Angustia y Zozobra: Reflection on the Peace Accords

This accompanier report was written by Stephen Minnema, accompanier in Urabá with Jeff Hornbeck, March 2019.

Angustia y Zozobra. These words were used in a report to the Presbytery of Urabá to describe the feelings in the church about the current state of Colombia as its government backs away from implementation of the peace accords and assassinations of social leaders continue. The first word means anguish or anxiety. The second word is new to me and has a literal meaning of “capsize” and a metaphorical meaning of “worry.”  We are worried, it seems, that the ship we are on is going to sink. And, in this case, that means a return to the violence that has racked this country for so long and caught so many in its crossfire.

Steve and Jeff with Pastora Magalis in Morindó.

We would be remiss if we did not report that we have encountered these feelings in just about every conversation that has reached any depth.  The Colombian people understand in their bones that you cannot build a lasting peace without justice. Just days ago we talked with a woman who described the loss of her father and of her family’s ancestral lands in the violence of the mid 90’s. “There is no justice here,” she said with glistening eyes. “And that is what worries us.”
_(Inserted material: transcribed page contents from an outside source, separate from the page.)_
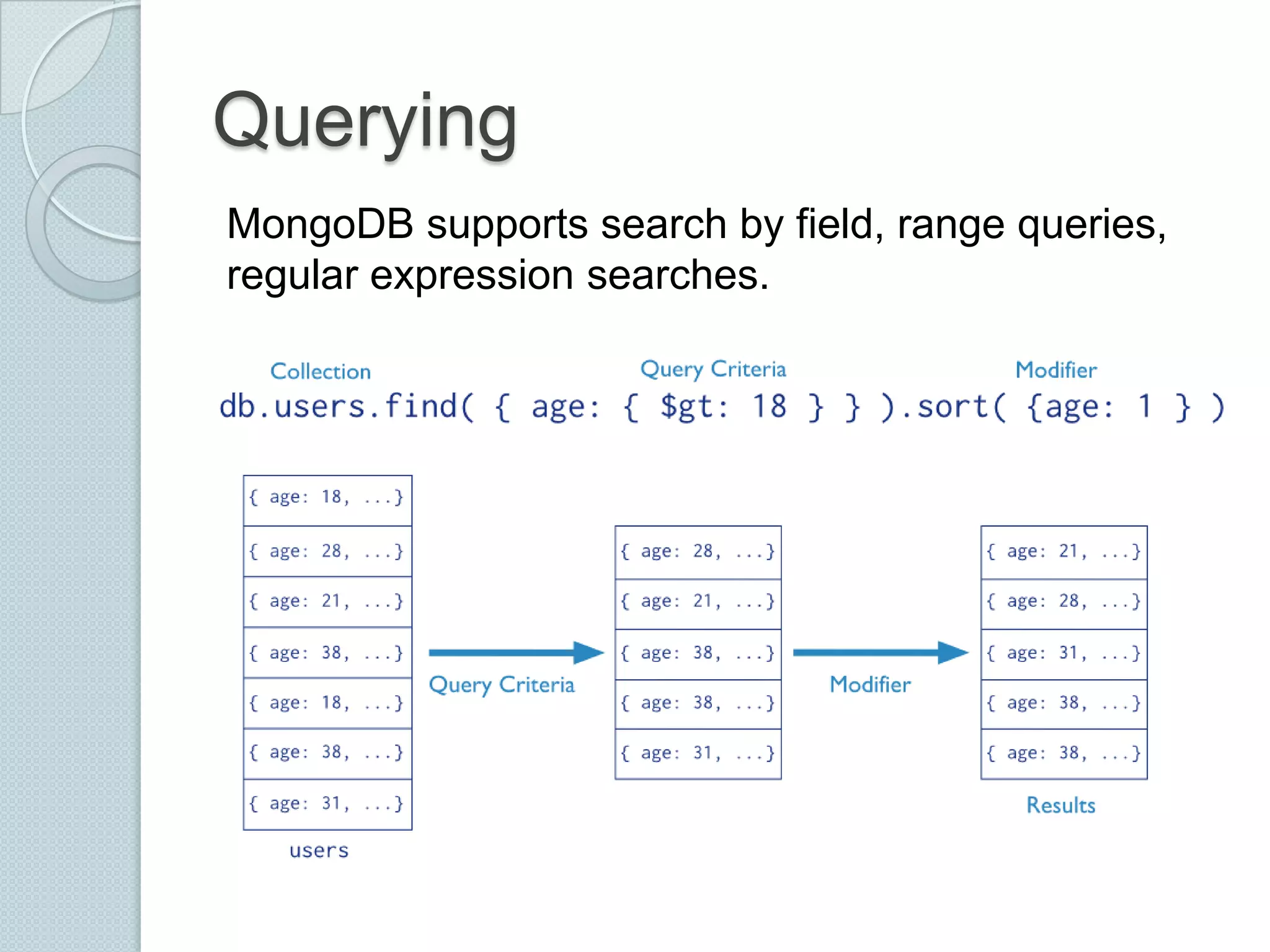 Querying

MongoDB supports search by field, range queries, regular expression searches.

Collection
Query Criteria
Modifier

db.users.find( { age: { $gt: 18 } } ).sort( {age: 1 } )

{ age: 18, ...}
{ age: 28, ...}
{ age: 21, ...}
{ age: 38, ...}
{ age: 18, ...}
{ age: 38, ...}
{ age: 31, ...}
users

Query Criteria

{ age: 28, ...}
{ age: 21, ...}
{ age: 38, ...}
{ age: 38, ...}
{ age: 31, ...}

Modifier

{ age: 21, ...}
{ age: 28, ...}
{ age: 31, ...}
{ age: 38, ...}
{ age: 38, ...}
Results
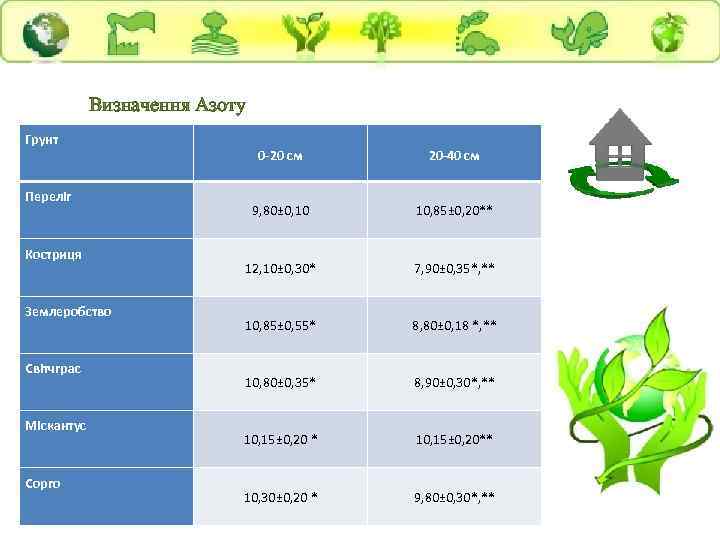 Визначення Азоту

| Грунт | 0-20 см | 20-40 см |
|---|---|---|
| Переліг | 9,80±0,10 | 10,85±0,20** |
| Костриця | 12,10±0,30* | 7,90±0,35*,** |
| Землеробство | 10,85±0,55* | 8,80±0,18 *,** |
| Свічграс | 10,80±0,35* | 8,90±0,30*,** |
| Міскантус | 10,15±0,20 * | 10,15±0,20** |
| Сорго | 10,30±0,20 * | 9,80±0,30*,** |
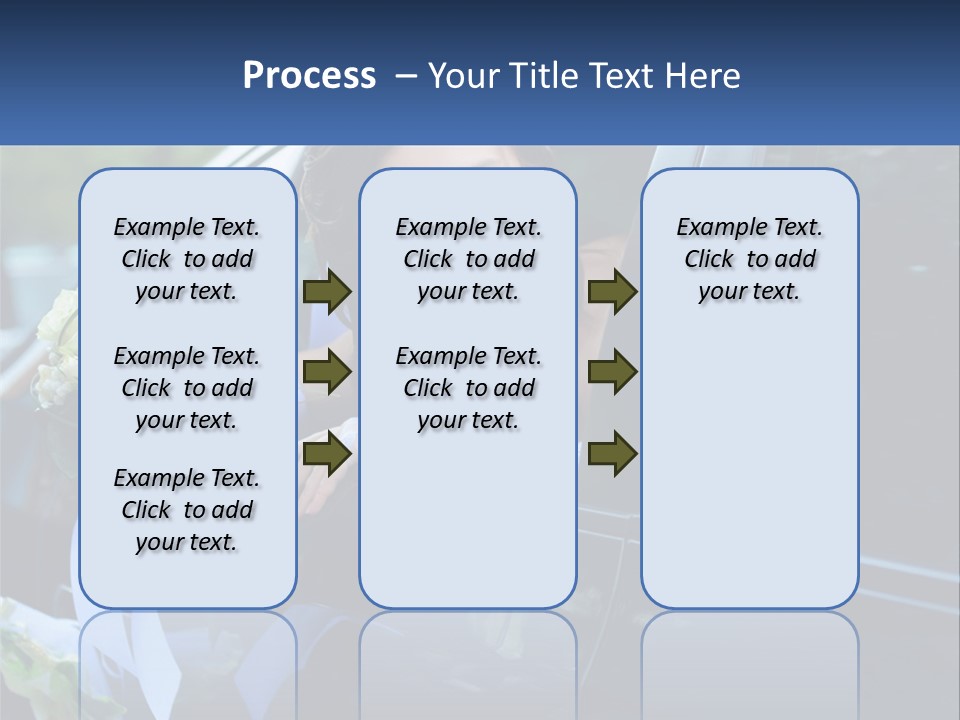 Process – Your Title Text Here

Example Text. Click to add your text.

Example Text. Click to add your text.

Example Text. Click to add your text.

Example Text. Click to add your text.

Example Text. Click to add your text.

Example Text. Click to add your text.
The morning after this conversation I happened to read in Luke 18 about the importunate widow and the hard hearted judge.  What occurred to me as I pondered this text was that Jesus’ context in first century Palestine has a lot in common with Colombia today.  In both cases, the powerful square off against armed resistance (which they ultimately crush) and the poor, caught in the middle, lose. So what in such a context does it mean that Jesus tells a story in which he sides with a poor woman who will not let go of her demand for justice while the hard hearted judge could care less and only relents to stop her pestering?

Accompaniers participate in Bible study and signing in many churches like this one. It is in churches and contexts like this one where people often talk about their hopes and anxieties for the future of Peace in Colombia.

It certainly means, for one thing, that Jesus would encourage the woman we talked with to keep pressing her case.  And behind such urging is surely Jesus’ confidence that the God he serves, and not the impenitent potentates who seem to be in charge, is the real Lord of history and will one day lift up the lowly and send the rich away empty.  But surely this passage also means that those who claim to follow Jesus will take their stand with those who suffer injustice and press their case with them.

The Presbyterians of Colombia have committed themselves to just such a stance and it is our privilege to witness it and even to join them in it.  John Calvin is held in honor down here. So I’ve been remembering something he wrote in a commentary: without anxiety hope does not come alive. Perhaps the painful zozobra here can help us all to recover in a more vital way the sure hope of Jesus, not for a God who will give us peace in heaven but for a God who will bring justice to the earth.